**TASK REQUIREMENTS**
Find where "<!DOCTYPE HTML PUBLIC" occurs in the data below, and retype that line and every later line exactly.

Source texts of formatted documents
----

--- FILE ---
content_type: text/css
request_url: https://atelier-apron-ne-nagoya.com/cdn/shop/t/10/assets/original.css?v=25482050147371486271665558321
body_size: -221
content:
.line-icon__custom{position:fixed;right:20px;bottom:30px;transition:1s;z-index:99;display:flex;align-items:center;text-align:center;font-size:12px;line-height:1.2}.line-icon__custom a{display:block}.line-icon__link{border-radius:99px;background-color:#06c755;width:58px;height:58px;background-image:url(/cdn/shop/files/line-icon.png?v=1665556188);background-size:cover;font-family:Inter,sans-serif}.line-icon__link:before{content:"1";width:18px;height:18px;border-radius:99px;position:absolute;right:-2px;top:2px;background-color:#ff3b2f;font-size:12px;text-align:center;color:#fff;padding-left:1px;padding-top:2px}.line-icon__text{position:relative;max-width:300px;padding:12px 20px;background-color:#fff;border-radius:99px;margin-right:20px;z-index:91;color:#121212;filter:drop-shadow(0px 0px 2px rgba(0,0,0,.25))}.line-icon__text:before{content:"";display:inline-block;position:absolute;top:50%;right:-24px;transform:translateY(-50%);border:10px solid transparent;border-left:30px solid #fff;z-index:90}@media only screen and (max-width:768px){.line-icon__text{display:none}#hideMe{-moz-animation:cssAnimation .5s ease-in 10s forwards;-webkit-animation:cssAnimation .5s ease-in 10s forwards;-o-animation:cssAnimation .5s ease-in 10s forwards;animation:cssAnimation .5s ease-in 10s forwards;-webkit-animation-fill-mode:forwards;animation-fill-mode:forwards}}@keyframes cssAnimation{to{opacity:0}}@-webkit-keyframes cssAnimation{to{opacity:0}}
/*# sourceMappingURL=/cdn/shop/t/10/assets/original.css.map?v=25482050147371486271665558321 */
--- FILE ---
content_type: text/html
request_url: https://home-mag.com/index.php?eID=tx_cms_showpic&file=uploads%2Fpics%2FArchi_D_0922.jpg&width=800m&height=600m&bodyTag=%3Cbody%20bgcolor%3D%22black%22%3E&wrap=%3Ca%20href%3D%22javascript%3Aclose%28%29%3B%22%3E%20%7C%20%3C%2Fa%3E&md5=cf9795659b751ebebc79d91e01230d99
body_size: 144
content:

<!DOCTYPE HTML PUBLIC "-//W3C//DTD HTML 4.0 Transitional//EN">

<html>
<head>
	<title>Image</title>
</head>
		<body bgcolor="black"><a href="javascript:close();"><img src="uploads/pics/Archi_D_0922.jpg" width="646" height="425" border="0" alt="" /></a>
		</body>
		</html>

----

**RESPONSE TO THE EXERCISE**
<!DOCTYPE HTML PUBLIC "-//W3C//DTD HTML 4.0 Transitional//EN">

<html>
<head>
	<title>Image</title>
</head>
		<body bgcolor="black"><a href="javascript:close();"><img src="uploads/pics/Archi_D_0922.jpg" width="646" height="425" border="0" alt="" /></a>
		</body>
		</html>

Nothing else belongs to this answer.